We were very happy in the second line. That time of snow was really beautiful and clement. I told you yesterday about the sunset the other day. And, before that, our arrival in the marvellous woods. . . .
January 22.
. . . I have sent you a few verses; I don't know what they are worth, but they reconciled me to life. And then our last billet was really wonderful in its beauty. Water running over pebbles . . . vast, limpid waters at the end of the park. Sleeping ponds, dreaming walks, which none of this brutality has succeeded in defiling. To-day, sun on the snow. The beauty of the snow was deeply moving, though certainly we had some bad days, days on which there was nothing for us but the wretched mud.

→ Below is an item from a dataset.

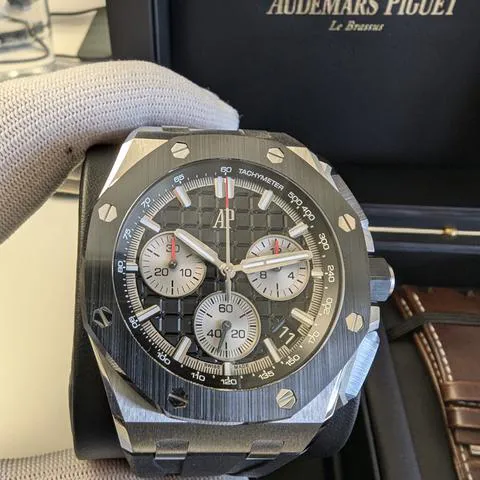 Audemars Piguet Royal Oak Offshore 26420SO.OO.A002CA.01 43mm Stainless steel Black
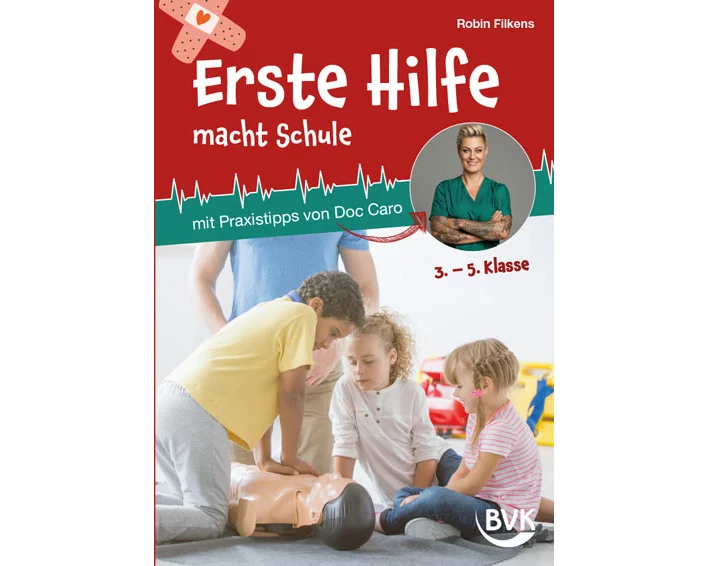 Erste Hilfe macht Schule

It seems that we won't be coming back to this pretty billet. Evidently they are making ready for something; the regularity of our winter existence has come to an end.
2 o'clock.
Splendid weather, herald of the spring, and we can make the most of it, because in this place we are allowed to put our noses out of doors.
I write badly to-day. I can only send you my love. This war is long, and I can't even speak of patience.
My only happiness is that during these five and a half months I have so often been able to tell you that everything was not ugliness. . . .
January 23.
. . . As for me, I have no desires left. When my trials are really hard to bear, I rest content with my own unhappiness, without facing other things.